Adjusting to a time change is different for everyone, but studies show that many people are vulnerable to sleep deprivation when the transition is made from Standard Time to DST.
CityMD Medical Director for Manhattan Dr. Janette Nesheiwat agrees with Dr. Levin saying, “Even just one hour lost can leave a person feeling groggy and irritable. It can be uncomfortable, but interrupted sleep schedules can also be dangerous.”
While many people enjoy the extended daylight that accompanies DST, the change can have negative effects on health and well-being, including sleep deprivation, a decline in mental health, an increase in cardiovascular conditions such as heart attack and stroke, and a rise in workplace injuries.
“In a time when stress is high and sacrificing sleep has become all too common, we need to be mindful and do what we can to avoid potential negative outcomes,” says Dr. Nesheiwat. As DST approaches each year, Dr. Nesheiwat reminds her patients of some good habits that can make the transition a bit easier and keep them safe.
- Avoid caffeine after 1 p.m.
- Exercise routinely.
- Spend ample time outdoors. Exposure to sunlight can reduce feelings of tiredness that can accompany time changes.
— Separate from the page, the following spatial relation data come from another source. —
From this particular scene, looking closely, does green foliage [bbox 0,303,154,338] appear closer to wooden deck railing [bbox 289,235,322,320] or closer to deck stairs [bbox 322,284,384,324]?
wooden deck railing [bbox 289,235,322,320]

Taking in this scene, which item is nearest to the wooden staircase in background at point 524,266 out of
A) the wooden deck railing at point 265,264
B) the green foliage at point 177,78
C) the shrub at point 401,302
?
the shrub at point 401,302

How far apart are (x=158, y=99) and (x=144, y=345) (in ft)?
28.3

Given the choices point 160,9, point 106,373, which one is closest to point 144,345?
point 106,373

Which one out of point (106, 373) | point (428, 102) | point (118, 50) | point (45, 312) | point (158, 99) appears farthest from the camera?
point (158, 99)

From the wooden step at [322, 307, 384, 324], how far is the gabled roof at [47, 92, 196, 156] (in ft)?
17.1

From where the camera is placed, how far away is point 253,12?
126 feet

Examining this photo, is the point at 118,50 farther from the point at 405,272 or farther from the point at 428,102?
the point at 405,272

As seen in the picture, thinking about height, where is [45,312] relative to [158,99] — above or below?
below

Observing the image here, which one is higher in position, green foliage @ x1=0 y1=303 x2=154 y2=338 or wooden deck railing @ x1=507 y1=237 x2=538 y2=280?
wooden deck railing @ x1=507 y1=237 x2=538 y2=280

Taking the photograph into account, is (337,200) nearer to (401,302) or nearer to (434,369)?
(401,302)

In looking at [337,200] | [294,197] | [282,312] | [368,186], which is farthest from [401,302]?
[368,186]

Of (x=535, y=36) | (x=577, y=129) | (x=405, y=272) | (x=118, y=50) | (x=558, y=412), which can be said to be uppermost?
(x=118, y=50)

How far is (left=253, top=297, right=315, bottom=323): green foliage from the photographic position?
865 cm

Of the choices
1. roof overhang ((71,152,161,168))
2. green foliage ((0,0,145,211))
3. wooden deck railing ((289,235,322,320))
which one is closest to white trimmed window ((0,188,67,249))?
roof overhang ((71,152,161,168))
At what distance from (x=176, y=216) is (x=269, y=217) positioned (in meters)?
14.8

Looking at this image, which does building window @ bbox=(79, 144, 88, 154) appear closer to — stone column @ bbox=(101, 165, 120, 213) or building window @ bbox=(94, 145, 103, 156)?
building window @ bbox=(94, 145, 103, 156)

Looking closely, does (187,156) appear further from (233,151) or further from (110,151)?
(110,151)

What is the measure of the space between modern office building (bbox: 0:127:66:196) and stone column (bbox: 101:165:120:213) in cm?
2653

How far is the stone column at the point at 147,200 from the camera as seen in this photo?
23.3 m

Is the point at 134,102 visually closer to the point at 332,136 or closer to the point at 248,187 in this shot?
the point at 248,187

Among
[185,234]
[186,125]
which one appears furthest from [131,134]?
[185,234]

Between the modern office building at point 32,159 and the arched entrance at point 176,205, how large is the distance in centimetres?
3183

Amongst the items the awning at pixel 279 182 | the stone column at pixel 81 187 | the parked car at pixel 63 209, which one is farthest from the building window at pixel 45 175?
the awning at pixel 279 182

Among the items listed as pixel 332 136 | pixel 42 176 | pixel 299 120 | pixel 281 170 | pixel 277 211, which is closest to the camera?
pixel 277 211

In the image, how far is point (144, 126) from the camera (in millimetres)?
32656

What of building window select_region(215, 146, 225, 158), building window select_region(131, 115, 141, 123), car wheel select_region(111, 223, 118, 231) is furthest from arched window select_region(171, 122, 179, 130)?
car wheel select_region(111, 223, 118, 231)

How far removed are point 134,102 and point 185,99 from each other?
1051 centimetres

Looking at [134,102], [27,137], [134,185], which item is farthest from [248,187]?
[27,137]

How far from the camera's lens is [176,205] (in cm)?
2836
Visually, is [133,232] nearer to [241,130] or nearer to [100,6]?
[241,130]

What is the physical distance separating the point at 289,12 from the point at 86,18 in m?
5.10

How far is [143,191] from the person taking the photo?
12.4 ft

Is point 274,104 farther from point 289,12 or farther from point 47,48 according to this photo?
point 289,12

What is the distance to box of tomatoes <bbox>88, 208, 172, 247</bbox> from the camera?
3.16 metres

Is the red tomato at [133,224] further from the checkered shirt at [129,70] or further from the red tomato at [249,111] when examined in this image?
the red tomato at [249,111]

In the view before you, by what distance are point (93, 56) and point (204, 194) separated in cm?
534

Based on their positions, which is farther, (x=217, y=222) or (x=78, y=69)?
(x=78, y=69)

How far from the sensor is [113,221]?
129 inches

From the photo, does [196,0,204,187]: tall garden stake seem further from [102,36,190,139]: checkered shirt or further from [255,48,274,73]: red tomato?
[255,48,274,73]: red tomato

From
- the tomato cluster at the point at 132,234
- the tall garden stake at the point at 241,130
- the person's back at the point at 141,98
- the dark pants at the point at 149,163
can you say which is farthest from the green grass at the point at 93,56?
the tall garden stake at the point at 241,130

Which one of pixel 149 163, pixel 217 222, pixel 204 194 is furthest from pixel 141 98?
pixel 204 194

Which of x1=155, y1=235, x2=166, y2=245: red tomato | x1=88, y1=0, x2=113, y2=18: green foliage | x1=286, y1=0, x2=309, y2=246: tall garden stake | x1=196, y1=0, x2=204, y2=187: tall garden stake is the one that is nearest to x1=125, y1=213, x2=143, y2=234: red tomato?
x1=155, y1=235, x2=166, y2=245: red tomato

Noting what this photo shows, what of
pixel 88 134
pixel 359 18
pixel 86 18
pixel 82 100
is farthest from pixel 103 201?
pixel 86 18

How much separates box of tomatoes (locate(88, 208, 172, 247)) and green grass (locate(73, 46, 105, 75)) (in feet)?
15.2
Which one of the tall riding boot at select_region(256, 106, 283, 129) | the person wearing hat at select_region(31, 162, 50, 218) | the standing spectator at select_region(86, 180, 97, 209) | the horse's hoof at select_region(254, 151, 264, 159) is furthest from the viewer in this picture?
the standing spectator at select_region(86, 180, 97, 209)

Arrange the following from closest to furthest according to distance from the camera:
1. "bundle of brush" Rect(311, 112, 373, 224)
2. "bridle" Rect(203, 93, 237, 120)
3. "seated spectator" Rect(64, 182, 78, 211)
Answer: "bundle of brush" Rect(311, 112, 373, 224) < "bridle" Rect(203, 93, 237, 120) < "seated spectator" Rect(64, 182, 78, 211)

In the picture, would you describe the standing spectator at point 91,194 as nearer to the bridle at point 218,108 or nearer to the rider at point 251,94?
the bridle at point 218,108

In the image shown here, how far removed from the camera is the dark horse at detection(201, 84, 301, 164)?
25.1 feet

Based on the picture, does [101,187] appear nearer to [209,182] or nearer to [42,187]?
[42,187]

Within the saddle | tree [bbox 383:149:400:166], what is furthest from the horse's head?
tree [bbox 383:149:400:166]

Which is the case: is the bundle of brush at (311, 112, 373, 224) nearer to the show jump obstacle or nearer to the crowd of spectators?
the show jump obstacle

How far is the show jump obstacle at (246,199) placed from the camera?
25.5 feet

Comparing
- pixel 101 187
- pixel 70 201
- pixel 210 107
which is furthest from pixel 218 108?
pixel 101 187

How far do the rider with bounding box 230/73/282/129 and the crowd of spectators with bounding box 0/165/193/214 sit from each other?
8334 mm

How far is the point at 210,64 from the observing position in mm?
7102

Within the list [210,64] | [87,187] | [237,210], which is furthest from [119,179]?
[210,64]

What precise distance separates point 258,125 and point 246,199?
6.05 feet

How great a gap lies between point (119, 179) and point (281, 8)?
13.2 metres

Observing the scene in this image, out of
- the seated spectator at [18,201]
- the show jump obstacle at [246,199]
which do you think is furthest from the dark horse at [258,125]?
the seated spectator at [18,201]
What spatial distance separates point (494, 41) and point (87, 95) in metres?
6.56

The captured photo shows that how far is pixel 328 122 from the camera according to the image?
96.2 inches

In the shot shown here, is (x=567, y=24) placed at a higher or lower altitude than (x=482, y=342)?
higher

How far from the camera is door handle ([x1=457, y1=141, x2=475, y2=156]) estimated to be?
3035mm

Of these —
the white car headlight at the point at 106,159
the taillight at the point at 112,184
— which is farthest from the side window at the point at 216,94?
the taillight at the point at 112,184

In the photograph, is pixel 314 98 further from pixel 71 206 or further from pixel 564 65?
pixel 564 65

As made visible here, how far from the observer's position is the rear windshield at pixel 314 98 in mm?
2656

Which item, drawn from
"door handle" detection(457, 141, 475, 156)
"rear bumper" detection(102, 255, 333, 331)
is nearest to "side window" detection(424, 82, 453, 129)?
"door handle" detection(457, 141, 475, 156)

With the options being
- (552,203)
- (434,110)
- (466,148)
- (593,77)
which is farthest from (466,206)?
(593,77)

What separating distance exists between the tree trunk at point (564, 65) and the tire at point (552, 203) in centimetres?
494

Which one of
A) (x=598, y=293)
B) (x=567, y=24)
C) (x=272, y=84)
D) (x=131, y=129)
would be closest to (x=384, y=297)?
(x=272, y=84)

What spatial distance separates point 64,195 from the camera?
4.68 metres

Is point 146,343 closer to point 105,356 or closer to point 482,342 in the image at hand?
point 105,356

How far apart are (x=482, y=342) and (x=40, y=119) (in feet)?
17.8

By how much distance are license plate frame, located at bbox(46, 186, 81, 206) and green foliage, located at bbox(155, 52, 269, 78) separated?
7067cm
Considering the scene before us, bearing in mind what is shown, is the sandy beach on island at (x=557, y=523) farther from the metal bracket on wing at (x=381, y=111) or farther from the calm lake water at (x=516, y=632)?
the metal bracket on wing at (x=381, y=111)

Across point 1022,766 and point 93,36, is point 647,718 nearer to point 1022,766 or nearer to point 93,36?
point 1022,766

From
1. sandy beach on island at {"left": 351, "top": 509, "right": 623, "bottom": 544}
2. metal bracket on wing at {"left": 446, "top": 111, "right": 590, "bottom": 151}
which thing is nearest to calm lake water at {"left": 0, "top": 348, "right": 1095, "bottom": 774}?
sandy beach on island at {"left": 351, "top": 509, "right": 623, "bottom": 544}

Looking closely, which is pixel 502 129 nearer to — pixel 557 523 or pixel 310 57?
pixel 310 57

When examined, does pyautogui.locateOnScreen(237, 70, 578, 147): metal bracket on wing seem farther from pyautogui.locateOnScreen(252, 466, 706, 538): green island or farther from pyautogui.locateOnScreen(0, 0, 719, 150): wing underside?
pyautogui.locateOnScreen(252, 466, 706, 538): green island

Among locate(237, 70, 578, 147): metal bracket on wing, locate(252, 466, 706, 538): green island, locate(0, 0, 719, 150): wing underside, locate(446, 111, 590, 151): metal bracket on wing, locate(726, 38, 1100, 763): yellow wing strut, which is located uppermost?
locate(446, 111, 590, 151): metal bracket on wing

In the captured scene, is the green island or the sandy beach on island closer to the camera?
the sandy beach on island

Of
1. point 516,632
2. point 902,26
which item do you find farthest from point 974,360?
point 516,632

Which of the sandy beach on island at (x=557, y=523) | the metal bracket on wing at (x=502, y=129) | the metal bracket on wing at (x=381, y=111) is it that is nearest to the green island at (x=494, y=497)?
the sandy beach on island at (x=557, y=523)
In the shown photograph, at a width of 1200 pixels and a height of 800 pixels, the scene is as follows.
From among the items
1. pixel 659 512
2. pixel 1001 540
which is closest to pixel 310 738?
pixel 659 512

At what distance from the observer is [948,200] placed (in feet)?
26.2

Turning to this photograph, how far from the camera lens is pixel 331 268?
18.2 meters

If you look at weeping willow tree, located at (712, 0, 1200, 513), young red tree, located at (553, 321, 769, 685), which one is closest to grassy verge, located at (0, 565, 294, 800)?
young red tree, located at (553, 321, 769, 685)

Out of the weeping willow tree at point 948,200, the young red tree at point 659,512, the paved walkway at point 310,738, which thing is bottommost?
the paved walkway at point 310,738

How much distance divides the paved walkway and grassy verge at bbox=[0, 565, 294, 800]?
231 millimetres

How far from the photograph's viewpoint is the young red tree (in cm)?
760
- Eat a nutritious diet consisting of plenty of fruits and vegetables.
- Avoid watching TV and reading in bed. If reading helps you ease into sleep, do it elsewhere. Your bed should be associated with sleep.
Daylight Saving Time begins on Sunday, March 14 at 2:00 a.m. Don’t forget to set your clocks ahead by one hour on the evening of Saturday, March 13, 2021 before you go to bed. Spring forward!